U.S. officials said spy agencies are stepping up surveillance of Islamist-oriented elements among Libyan rebels. A government report circulated Tuesday said extremists were observed “strategizing” on Internet forums about how to set up an Islamist state in Libya after the regime of Col. Gadhafi is defeated.
Of course, there seem to be about as many strategies as there are jihadists:
A jihadist writing as Asuli Mutatari, stated on the Shumukh al-Islam Network forum that “the real war will be fought after the fall of the tyrant [Col. Gadhafi] and after the establishment of a transitional democratic system.
“After the awakening, we will fight those outside the [Islamic] law,” he stated.
Another forum posting urged Islamists to “quickly take control of cities with economic resources and strategic locations and establish Islamic courts there.”
A jihadist identified as Abu Abra’ al-Muqadas said the National Transitional Council must be neutralized because it will never allow anyone calling for an Islamic state to be part of the new government.
“They know that merely suggesting the application of Islamic law will cause Western countries to stop their support,” he said.
Another jihadist suggested liquidating the entire TNC, while still another told alleged “sleeper cells” trained by al-Qaeda to lie low for the time being to keep the United States in the dark about their existence. Others quite wisely recommended “the expulsion of foreign bases and reduction of foreign influence,” according to Gertz.

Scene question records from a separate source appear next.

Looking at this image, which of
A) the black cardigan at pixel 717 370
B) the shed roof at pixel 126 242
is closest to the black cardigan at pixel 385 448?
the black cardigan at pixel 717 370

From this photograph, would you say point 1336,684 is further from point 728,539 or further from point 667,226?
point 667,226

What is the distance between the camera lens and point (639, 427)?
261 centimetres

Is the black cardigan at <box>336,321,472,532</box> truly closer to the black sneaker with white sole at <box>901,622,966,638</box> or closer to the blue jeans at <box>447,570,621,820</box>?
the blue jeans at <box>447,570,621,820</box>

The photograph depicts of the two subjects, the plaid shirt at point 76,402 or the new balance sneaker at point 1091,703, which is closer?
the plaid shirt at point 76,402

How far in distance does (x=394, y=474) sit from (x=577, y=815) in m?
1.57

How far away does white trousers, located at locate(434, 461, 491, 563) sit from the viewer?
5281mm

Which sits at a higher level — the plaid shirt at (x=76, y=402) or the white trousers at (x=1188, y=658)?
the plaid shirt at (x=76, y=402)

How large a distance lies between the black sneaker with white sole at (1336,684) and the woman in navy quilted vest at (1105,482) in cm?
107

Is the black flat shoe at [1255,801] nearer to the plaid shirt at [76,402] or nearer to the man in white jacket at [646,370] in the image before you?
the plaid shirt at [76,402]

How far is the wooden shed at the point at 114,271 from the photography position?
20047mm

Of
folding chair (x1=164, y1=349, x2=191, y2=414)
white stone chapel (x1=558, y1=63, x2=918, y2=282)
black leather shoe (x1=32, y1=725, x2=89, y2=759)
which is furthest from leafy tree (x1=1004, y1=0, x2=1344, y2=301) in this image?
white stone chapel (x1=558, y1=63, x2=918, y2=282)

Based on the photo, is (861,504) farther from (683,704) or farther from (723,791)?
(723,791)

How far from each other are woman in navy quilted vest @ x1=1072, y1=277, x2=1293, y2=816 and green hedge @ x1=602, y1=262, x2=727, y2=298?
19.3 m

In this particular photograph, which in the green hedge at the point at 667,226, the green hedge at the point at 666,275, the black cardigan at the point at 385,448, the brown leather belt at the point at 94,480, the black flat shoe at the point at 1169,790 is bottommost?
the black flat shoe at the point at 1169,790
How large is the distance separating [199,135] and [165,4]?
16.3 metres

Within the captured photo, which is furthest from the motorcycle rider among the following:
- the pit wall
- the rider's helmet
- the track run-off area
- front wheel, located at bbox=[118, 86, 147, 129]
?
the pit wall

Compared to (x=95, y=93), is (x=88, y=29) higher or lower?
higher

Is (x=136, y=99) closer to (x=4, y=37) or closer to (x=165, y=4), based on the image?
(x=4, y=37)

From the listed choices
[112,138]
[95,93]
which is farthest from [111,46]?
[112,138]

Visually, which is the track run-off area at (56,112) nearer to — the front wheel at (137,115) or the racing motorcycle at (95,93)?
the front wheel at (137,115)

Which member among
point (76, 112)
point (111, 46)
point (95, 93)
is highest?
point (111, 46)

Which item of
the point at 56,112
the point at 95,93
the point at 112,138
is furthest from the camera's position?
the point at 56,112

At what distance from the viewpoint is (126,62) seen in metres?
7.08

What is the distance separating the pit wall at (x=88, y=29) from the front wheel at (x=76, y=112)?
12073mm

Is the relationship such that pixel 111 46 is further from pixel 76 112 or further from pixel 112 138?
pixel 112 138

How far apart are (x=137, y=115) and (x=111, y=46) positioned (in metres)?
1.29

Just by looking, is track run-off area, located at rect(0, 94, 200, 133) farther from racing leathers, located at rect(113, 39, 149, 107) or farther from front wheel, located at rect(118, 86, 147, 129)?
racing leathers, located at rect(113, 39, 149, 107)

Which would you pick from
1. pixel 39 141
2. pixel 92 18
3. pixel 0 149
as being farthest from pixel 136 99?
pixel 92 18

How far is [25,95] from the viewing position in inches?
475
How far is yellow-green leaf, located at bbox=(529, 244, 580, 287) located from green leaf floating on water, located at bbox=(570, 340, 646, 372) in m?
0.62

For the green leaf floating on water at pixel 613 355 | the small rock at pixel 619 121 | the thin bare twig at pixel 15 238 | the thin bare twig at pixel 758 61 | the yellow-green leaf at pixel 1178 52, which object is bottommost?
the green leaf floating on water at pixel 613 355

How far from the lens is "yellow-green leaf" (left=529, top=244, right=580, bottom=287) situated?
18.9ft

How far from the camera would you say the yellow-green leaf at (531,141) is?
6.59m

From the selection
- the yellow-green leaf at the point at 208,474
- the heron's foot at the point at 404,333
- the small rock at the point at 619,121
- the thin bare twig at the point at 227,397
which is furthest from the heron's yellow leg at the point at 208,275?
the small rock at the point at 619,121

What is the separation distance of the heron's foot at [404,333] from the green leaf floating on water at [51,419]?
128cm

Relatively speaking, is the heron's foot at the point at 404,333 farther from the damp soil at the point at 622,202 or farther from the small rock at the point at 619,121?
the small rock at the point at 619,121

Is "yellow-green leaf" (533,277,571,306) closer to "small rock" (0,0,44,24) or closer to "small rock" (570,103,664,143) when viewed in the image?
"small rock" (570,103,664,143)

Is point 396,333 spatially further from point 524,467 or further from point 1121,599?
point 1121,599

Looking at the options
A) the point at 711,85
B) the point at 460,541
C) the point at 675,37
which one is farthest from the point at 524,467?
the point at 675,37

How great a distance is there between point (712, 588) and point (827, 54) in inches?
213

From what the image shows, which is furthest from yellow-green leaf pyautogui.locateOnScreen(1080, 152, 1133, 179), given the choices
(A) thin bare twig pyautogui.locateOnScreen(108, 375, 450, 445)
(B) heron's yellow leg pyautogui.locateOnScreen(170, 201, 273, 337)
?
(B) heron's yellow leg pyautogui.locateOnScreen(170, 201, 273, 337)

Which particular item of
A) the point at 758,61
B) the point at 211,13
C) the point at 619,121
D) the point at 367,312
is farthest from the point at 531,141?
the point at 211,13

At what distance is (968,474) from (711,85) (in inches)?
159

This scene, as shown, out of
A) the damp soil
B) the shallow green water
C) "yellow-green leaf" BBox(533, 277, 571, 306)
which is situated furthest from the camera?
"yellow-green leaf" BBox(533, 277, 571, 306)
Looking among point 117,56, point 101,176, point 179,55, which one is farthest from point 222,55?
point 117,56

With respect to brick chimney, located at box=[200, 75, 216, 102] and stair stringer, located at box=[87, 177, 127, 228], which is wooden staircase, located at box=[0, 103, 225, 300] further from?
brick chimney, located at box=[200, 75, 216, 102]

In short, there is a lot of talk on the Internet, but how much of it will translate into action remains to be seen. The government’s report, Gertz notes, “said the jihadists’ strength and influence on the ground ‘are uncertain at this time.’”

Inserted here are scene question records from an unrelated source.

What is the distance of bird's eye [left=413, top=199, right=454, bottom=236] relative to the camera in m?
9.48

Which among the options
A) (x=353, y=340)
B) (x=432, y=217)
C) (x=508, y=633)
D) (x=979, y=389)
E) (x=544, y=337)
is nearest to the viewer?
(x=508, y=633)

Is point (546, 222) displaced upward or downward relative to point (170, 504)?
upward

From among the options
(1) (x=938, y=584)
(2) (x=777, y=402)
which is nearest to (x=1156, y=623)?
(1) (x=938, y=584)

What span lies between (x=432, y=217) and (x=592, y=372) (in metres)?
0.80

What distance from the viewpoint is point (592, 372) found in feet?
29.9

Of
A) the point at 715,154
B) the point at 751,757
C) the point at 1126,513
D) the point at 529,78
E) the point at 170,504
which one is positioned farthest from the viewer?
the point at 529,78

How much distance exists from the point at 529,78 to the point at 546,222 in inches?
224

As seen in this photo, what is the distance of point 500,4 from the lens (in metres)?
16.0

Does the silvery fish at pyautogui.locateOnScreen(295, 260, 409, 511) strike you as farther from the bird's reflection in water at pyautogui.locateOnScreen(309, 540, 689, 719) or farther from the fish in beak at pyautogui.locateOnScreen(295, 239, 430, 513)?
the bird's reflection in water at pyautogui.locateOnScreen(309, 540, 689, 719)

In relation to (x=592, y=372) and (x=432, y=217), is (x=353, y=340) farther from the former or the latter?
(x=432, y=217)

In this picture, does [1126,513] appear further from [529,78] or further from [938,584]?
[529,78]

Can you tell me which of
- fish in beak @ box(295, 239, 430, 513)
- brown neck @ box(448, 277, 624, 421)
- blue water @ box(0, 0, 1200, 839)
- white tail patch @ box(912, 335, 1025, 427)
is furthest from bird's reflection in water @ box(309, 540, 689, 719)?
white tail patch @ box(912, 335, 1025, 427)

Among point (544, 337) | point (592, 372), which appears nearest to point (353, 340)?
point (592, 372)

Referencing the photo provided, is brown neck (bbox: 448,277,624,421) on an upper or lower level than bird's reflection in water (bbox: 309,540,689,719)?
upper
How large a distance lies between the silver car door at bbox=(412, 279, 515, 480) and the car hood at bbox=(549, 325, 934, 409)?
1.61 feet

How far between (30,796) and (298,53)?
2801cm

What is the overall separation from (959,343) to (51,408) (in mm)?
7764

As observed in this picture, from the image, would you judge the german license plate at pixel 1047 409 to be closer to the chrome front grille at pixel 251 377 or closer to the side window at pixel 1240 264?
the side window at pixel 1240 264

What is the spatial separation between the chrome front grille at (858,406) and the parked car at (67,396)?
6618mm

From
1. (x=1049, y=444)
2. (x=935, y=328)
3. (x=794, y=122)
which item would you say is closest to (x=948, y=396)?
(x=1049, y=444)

However, the report said the jihadist plotting coincided with the high-profile emergence of Abu Abdallah al-Sadiq, a former leader of the al Qaeda-linked Libyan Islamic Fighting Group (LIFG) and now a leading rebel. He is currently known as Abdel Hakim al-Khulidi Belhaj and led rebels in overrunning Col. Gadhafi’s Tripoli compound.
This would be the same Abdel Hakim al-Khulidi Belhaj that, as TNA reported September 3, the Central Intelligence Agency rendered to Gadhafi several years ago and who says he was tortured by CIA agents in Bangkok and then spent six years in solitary confinement in Libya. The United States has good reason, therefore, to fear the rise of such a man. Though Belhaj’s faction of LIFG appears to have ceased supporting al-Qaeda, Gertz writes, “there are concerns that some LIFG members remain committed to al Qaeda and others may be temporarily renouncing their ties to the terrorist group for ‘show.’”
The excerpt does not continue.